Sunday, April 8, 2018

Call Me By Your Name


Andre Aciman
Completed 4/8/2018, reviewed 4/8/2018
5 stars

A book hasn’t touched me like this in years.  It brought up so many emotions for me.  I felt like I had connected deeply with Elio, the main character.  The first half of the book is much like the movie.  But the second half is very different.  And it’s the last chapter that really got to me.


The book is about a 17-year-old boy summering in Italy with his family on their estate.  The family has a tradition of inviting a grad student to come stay with them for six weeks during the summer to work on their publications in exchange for helping Elio’s professor father with paperwork.  This year Oliver is the graduate student and Elio develops a crush on him. 

The book is told in first person by Elio.  Much of it is his obsessive thinking about Oliver, as well as on life and love.  There isn’t much dialog.  There’s a lot of very long sentences that signify the obsession.  It delves into the personhood of Elio and what he’s going through being in love with Oliver and not knowing how to convey this to him. 
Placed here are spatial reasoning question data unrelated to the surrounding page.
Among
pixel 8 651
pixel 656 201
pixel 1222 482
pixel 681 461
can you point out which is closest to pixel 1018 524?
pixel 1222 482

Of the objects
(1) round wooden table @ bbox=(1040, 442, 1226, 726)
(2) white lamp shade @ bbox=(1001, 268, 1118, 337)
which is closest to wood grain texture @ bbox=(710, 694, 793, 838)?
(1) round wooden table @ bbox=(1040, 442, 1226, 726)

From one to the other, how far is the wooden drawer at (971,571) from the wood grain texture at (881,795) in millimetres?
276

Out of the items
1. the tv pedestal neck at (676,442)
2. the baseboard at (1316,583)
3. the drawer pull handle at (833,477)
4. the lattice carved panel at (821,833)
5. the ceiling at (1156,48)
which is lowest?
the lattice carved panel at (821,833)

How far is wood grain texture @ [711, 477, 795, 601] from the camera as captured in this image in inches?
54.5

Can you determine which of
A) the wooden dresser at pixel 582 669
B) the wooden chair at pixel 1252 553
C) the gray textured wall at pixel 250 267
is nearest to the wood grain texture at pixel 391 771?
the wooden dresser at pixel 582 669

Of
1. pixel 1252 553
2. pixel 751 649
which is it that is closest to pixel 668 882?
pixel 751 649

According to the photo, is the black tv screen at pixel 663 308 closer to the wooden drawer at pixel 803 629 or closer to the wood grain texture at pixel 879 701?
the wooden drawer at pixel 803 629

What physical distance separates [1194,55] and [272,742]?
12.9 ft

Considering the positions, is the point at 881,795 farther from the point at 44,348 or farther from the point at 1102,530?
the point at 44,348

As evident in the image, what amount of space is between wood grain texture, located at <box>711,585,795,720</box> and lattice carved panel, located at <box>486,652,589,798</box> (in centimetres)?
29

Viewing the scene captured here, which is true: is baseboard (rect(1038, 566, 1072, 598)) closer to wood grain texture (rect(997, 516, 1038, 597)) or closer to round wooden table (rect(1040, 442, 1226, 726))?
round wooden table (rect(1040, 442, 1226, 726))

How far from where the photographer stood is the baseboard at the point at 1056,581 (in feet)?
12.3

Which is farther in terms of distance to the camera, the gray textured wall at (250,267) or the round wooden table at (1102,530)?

I guess the reason I so deeply related to the book was because I had a relationship with a graduate student when I was 19.  He was about four years older than me and straight.  I guess technically, he was bisexual.  He wasn’t my first, and unlike Elio, I already knew I was gay.  I fell head over heels for him, even though he couldn’t give me what I wanted, that is, a long-term gay relationship.  This book reminded me of that time in college, even though the comparison to my life and the book is not that close.  It was still a time of confusion and crush and at times obsession. 

I can’t give this book anything but five stars.  It speaks very honestly about first love and all the emotions that come with it.  It touched me in places I wasn’t aware I’d be revisiting after all these years.